>> start

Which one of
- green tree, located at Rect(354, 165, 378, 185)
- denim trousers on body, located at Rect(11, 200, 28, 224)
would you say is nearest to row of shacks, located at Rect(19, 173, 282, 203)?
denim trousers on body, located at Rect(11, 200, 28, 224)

>> end

= GOAL OF THE EXERCISE =
Reproduce each of the records above verbatim.

= ANSWER TO THIS PROBLEM =
Which one of
- green tree, located at Rect(354, 165, 378, 185)
- denim trousers on body, located at Rect(11, 200, 28, 224)
would you say is nearest to row of shacks, located at Rect(19, 173, 282, 203)?
denim trousers on body, located at Rect(11, 200, 28, 224)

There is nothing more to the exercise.